NEWSMAKER INTERVIEW    AIR DATE: July 12, 2000

Battling the AIDS Epidemic

SUMMARY

A journalist and International AIDS Conference attendee discuss the rapid spread of the virus across sub-Saharan Africa, after a background report.

Battling the AIDS Epidemic
The Henry J. Kaiser Family Foundation provided funding for this project

SUSAN DENTZER: This year's international AIDS conference in Durban, South Africa is the 13th global session on the disease. It's also the first to be held in Africa. That alone is significant, since it's believed that the HIV virus that causes AIDS first originated in Africa decades ago, and the continent is also where the disease has wreaked far and away the greatest human devastation.

PETER PIOT: The lifetime risk of dying from AIDS is become really, incredibly high in several countries. It can be high as 50 percent in countries like South Africa, Botswana and Zimbabwe.

SUSAN DENTZER: In fact, it's estimated that of the 34 million around the world who are infected with HIV, Nearly 25 million are in Africa. That's equivalent to the number of Europeans killed by the bubonic plague in the 14th century. In South Africa alone, nearly one in four adults are infected and a total of more than four million adults and children. And a new UNICEF report notes that in countries like South Africa, Lesotho and Zimbabwe, one in four young women, ages 15 to 24 are infected with HIV, as are one in ten young men.

» Action item A
Write out the portion of the AIDS epidemic transcript that begins at the words "A journalist and" and stops after "greatest human devastation.".
» Action item B
List every country named in the AIDS epidemic transcript.
» Action item C
According to the AIDS epidemic transcript, how many of the 34 million people infected with HIV worldwide are in Africa?

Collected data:
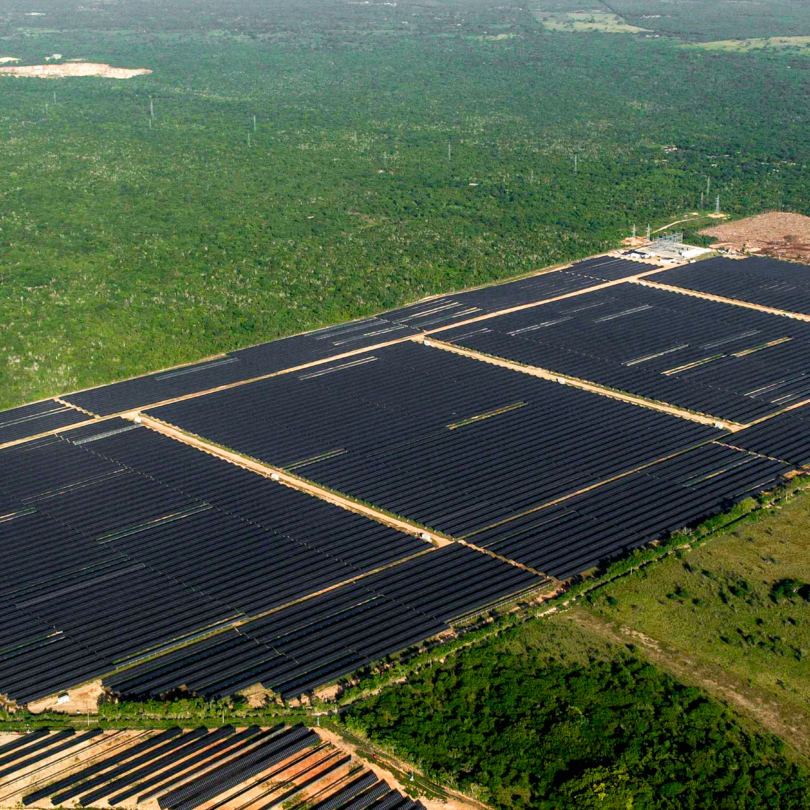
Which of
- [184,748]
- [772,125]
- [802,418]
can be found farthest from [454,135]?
[184,748]

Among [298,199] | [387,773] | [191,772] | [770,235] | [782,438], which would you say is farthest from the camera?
[298,199]

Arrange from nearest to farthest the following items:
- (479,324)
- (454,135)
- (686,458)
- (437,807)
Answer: (437,807), (686,458), (479,324), (454,135)

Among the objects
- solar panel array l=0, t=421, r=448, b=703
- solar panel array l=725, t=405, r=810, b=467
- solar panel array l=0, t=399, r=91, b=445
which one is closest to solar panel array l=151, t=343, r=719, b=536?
solar panel array l=725, t=405, r=810, b=467

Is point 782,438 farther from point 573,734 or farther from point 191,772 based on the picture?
point 191,772

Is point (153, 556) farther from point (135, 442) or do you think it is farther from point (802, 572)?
point (802, 572)

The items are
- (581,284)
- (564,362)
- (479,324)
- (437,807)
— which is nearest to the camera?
(437,807)

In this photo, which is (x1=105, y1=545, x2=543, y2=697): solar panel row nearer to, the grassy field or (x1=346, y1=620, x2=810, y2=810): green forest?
(x1=346, y1=620, x2=810, y2=810): green forest

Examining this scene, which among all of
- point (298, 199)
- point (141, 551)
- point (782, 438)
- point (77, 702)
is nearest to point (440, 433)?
point (141, 551)
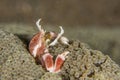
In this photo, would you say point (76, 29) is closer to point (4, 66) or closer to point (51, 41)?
point (51, 41)

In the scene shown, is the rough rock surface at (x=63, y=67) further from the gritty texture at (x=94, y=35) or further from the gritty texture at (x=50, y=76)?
the gritty texture at (x=94, y=35)

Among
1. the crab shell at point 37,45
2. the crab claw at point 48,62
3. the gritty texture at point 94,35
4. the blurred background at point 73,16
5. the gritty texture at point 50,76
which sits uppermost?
the blurred background at point 73,16

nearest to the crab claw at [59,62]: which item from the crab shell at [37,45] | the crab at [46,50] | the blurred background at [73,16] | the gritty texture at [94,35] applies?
the crab at [46,50]

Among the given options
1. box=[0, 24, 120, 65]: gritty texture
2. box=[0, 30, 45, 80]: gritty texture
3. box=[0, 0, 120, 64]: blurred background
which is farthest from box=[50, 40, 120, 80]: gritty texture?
box=[0, 0, 120, 64]: blurred background

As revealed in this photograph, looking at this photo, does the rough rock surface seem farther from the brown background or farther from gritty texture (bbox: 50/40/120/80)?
the brown background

» Answer box A
A journalist and International AIDS Conference attendee discuss the rapid spread of the virus across sub-Saharan Africa, after a background report.

Battling the AIDS Epidemic
The Henry J. Kaiser Family Foundation provided funding for this project

SUSAN DENTZER: This year's international AIDS conference in Durban, South Africa is the 13th global session on the disease. It's also the first to be held in Africa. That alone is significant, since it's believed that the HIV virus that causes AIDS first originated in Africa decades ago, and the continent is also where the disease has wreaked far and away the greatest human devastation.

» Answer box B
South Africa, Botswana, Zimbabwe, Lesotho

» Answer box C
Nearly 25 million.